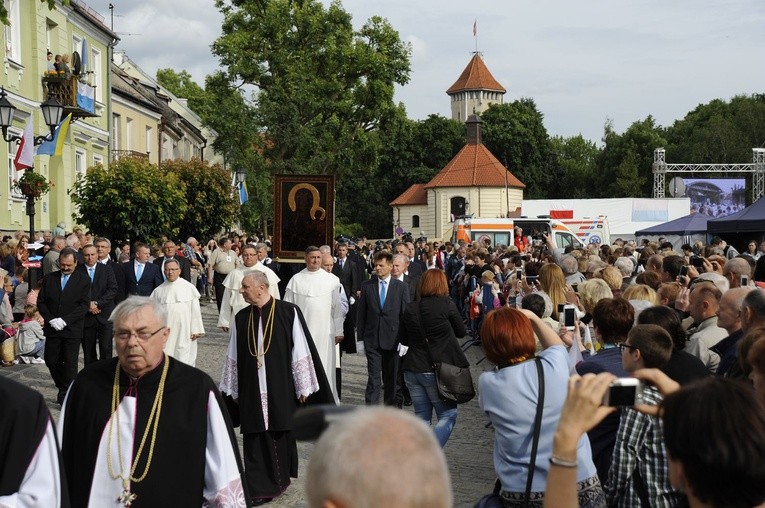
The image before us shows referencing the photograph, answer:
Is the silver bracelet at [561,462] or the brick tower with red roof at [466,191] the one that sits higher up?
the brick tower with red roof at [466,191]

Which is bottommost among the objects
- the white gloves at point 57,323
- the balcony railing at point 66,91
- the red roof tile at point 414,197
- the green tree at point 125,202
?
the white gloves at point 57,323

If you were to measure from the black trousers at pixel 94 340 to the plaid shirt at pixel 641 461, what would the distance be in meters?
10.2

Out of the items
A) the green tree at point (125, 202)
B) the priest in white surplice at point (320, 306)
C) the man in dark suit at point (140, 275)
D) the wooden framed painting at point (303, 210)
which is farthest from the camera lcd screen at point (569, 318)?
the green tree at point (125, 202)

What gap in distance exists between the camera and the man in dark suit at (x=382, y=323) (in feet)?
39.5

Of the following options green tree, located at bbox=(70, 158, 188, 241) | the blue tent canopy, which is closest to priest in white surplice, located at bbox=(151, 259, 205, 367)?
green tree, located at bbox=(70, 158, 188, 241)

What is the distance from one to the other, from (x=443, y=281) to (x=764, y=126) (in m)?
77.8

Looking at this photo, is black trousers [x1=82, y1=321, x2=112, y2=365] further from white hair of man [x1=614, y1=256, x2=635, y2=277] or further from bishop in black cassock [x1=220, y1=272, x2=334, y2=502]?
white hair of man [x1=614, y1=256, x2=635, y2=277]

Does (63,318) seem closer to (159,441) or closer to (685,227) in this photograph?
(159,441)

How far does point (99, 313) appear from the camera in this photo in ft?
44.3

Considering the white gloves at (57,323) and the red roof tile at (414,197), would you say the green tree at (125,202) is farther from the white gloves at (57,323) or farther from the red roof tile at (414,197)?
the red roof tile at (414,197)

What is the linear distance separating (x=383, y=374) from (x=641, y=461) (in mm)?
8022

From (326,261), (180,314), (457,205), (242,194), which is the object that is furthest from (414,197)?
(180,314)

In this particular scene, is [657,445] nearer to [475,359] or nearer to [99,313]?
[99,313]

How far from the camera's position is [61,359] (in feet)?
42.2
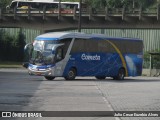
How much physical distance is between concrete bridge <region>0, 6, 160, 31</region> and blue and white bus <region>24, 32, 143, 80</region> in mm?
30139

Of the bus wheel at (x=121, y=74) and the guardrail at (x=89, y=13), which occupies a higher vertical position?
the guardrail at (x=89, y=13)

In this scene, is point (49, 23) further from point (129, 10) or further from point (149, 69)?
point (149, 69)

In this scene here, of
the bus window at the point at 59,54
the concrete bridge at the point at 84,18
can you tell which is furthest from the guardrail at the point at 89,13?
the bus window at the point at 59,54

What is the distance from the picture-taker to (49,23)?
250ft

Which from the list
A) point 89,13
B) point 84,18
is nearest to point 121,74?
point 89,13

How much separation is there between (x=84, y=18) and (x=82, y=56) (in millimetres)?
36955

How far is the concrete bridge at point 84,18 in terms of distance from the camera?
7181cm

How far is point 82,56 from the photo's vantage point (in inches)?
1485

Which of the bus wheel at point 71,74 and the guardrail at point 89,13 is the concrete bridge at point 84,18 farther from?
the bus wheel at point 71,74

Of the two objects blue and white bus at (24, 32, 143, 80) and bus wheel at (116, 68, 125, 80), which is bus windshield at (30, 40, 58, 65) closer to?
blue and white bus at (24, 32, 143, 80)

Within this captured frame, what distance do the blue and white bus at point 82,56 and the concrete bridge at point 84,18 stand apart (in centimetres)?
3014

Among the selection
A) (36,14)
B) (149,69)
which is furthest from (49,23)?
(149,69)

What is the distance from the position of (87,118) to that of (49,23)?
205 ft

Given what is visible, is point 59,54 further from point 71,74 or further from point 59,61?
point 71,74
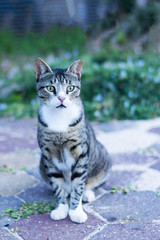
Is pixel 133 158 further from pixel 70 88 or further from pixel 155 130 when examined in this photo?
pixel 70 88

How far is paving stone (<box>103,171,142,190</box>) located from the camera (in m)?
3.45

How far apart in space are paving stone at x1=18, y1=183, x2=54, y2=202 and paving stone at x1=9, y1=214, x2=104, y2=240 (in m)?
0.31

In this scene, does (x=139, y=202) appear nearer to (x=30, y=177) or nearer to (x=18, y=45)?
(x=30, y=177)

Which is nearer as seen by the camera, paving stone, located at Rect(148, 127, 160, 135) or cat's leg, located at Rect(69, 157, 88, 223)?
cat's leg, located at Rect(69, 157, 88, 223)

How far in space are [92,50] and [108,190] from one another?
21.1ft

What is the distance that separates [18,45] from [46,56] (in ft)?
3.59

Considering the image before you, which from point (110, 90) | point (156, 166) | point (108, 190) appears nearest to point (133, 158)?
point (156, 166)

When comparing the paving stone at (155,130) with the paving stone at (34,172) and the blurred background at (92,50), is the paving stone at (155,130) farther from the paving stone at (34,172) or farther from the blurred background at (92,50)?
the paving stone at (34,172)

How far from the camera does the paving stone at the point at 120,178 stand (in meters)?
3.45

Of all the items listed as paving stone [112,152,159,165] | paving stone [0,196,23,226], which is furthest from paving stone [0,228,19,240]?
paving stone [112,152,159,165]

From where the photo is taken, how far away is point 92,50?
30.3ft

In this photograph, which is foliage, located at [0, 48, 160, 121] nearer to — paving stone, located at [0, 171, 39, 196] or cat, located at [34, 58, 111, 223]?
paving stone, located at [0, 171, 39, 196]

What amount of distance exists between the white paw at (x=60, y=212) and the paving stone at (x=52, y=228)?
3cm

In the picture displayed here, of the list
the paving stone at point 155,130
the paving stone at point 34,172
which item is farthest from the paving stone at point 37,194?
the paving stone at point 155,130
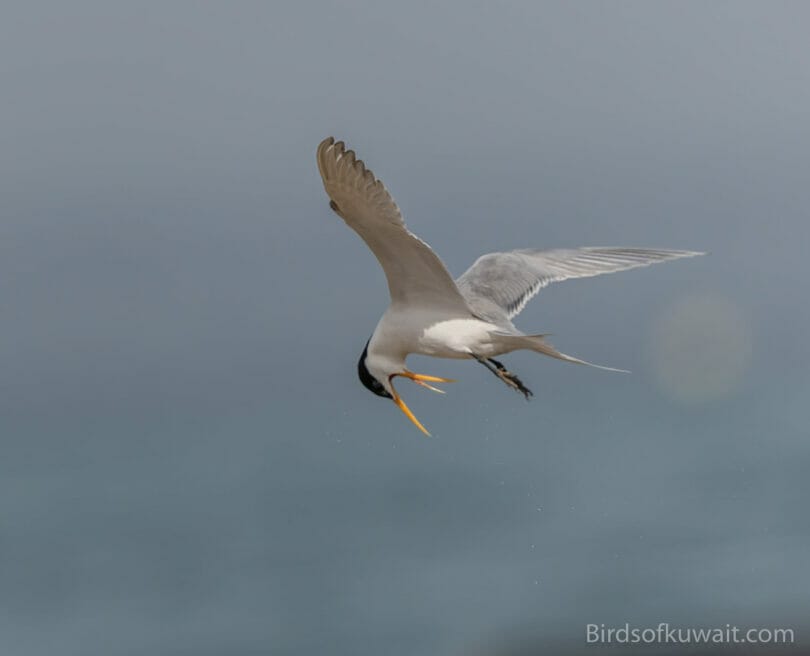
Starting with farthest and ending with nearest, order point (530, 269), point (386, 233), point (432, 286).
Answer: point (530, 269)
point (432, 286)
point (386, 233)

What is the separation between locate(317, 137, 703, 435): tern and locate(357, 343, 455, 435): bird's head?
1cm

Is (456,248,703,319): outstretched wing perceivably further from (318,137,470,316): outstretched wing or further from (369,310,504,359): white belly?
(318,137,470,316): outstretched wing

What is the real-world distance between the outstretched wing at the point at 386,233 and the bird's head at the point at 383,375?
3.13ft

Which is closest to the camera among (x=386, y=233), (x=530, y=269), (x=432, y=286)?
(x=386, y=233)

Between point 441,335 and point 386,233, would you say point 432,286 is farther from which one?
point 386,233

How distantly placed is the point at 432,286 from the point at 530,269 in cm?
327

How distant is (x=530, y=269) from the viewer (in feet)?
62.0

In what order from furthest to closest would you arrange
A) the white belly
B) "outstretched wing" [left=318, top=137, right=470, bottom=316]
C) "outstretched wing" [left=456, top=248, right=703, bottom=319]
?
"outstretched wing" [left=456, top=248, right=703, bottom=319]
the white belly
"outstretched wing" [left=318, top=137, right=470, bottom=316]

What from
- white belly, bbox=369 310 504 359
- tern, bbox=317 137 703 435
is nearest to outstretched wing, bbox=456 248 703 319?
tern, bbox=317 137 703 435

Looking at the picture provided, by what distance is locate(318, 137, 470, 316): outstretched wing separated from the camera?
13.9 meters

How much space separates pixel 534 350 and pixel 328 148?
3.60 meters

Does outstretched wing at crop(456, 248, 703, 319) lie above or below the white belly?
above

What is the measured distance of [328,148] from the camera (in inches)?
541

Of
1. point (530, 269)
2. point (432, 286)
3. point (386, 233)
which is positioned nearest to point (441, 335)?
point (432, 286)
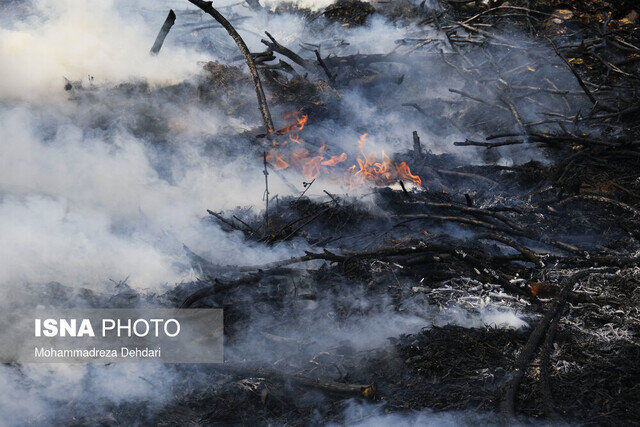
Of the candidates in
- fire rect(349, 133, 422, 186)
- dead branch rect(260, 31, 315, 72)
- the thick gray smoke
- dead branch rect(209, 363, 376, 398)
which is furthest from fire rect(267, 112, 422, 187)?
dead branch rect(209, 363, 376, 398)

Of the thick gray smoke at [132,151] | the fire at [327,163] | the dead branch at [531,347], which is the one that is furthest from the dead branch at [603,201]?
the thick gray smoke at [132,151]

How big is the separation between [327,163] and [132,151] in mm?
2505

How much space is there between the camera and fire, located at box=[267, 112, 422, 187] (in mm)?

⁂

Task statement -> Can you repeat the rows verbatim, from the line containing "How much space separates" through the last of the rows, both ends included, and leave the pictures out of your answer?

Exercise response ->
How much space separates pixel 534 350 and pixel 328 148?
3.60 meters

Does outstretched wing at crop(456, 248, 703, 319) lie above or below the white belly?
above

What is the measured distance of [328,148] from the camera (in inches)?
541

Of
1. point (530, 269)
2. point (432, 286)
3. point (386, 233)
which is positioned nearest to point (441, 335)?
point (432, 286)
Of the candidates in
- fire rect(349, 133, 422, 186)
- dead branch rect(260, 31, 315, 72)
- the thick gray smoke
- dead branch rect(209, 363, 376, 398)
which is furthest from fire rect(267, 112, 422, 187)?
dead branch rect(209, 363, 376, 398)

Of the thick gray smoke at [132,151] | the fire at [327,163] | the dead branch at [531,347], which is the one that is furthest from the dead branch at [603,201]?
the thick gray smoke at [132,151]

How big is the separation between [327,163] and [132,151] in mm?
2505

How much space is there between the camera and fire, located at box=[267, 112, 422, 187] (in mm)?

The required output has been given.